GIVEN INSTRUCTION: Arrange the lines of the material below as a numbered list, leaving out any blank lines.

Questions about scene geometry:
========

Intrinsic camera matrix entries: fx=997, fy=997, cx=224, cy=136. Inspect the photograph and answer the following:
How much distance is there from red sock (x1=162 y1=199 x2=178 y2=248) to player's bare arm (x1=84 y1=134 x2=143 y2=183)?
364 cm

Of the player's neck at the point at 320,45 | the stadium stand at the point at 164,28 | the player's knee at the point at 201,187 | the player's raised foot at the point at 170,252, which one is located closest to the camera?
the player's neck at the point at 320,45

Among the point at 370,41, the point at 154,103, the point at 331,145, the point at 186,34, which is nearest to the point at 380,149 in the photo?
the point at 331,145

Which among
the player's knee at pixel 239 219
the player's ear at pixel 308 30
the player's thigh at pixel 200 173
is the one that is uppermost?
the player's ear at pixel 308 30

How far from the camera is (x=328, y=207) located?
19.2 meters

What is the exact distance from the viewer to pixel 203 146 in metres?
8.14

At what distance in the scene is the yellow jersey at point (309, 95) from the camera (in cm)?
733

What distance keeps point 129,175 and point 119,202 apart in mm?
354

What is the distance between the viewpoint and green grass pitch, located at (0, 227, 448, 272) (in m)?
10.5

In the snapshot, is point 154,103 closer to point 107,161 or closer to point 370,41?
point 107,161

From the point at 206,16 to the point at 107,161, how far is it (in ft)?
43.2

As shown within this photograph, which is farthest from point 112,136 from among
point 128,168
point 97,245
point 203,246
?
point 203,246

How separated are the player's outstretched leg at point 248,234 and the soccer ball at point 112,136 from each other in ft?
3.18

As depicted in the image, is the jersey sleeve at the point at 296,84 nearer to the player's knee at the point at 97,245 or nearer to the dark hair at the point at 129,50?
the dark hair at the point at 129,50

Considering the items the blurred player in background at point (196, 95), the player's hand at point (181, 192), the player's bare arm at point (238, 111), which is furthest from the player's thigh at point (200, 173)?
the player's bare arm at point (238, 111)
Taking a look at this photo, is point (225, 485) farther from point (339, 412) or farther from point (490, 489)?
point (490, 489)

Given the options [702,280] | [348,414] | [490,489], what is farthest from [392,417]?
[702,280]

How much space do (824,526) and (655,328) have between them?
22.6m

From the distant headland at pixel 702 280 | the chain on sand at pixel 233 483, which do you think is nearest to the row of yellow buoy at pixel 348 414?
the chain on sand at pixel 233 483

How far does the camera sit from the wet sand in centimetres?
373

========

THE RESPONSE:
1. Intrinsic camera matrix entries: fx=997, fy=997, cx=224, cy=136. Inspect the photograph and answer the following:
2. How much distance is there from red sock (x1=162 y1=199 x2=178 y2=248) to player's bare arm (x1=84 y1=134 x2=143 y2=183)?
3. 364 cm
4. Of the player's neck at the point at 320,45 | the stadium stand at the point at 164,28 | the player's knee at the point at 201,187 | the player's raised foot at the point at 170,252, which one is located closest to the camera?
5. the player's neck at the point at 320,45
6. Among the point at 370,41, the point at 154,103, the point at 331,145, the point at 186,34, which is nearest to the point at 380,149 in the photo?
7. the point at 331,145
8. Which among
9. the player's knee at pixel 239 219
10. the player's ear at pixel 308 30
11. the player's thigh at pixel 200 173
12. is the one that is uppermost?
13. the player's ear at pixel 308 30
14. How far from the camera is (x=328, y=207) located?
15. 19.2 meters
16. What is the exact distance from the viewer to pixel 203 146 in metres?
17. 8.14
18. At what distance in the scene is the yellow jersey at point (309, 95) from the camera (in cm)?
19. 733
20. What distance keeps point 129,175 and point 119,202 apart in mm?
21. 354
22. What is the distance between the viewpoint and green grass pitch, located at (0, 227, 448, 272) (in m)?
23. 10.5
24. In the snapshot, is point 154,103 closer to point 107,161 or closer to point 370,41?
25. point 107,161
26. From the point at 206,16 to the point at 107,161, how far is it (in ft)?
27. 43.2
28. As shown within this photograph, which is farthest from point 112,136 from among
29. point 128,168
30. point 97,245
31. point 203,246
32. ?
33. point 203,246
34. How separated are the player's outstretched leg at point 248,234 and the soccer ball at point 112,136 from each other in ft?
35. 3.18
36. As depicted in the image, is the jersey sleeve at the point at 296,84 nearer to the player's knee at the point at 97,245 or nearer to the dark hair at the point at 129,50?
37. the dark hair at the point at 129,50
38. Considering the items the blurred player in background at point (196, 95), the player's hand at point (181, 192), the player's bare arm at point (238, 111), which is furthest from the player's thigh at point (200, 173)?
39. the player's bare arm at point (238, 111)
40. Taking a look at this photo, is point (225, 485) farther from point (339, 412) or farther from point (490, 489)?
41. point (490, 489)
42. Given the options [702,280] | [348,414] | [490,489], what is farthest from [392,417]?
43. [702,280]
44. How much space do (824,526) and (655,328) have between them?
45. 22.6m
46. From the distant headland at pixel 702 280 | the chain on sand at pixel 233 483, which do you think is nearest to the row of yellow buoy at pixel 348 414?
47. the chain on sand at pixel 233 483
48. How far does the camera sit from the wet sand in centimetres?
49. 373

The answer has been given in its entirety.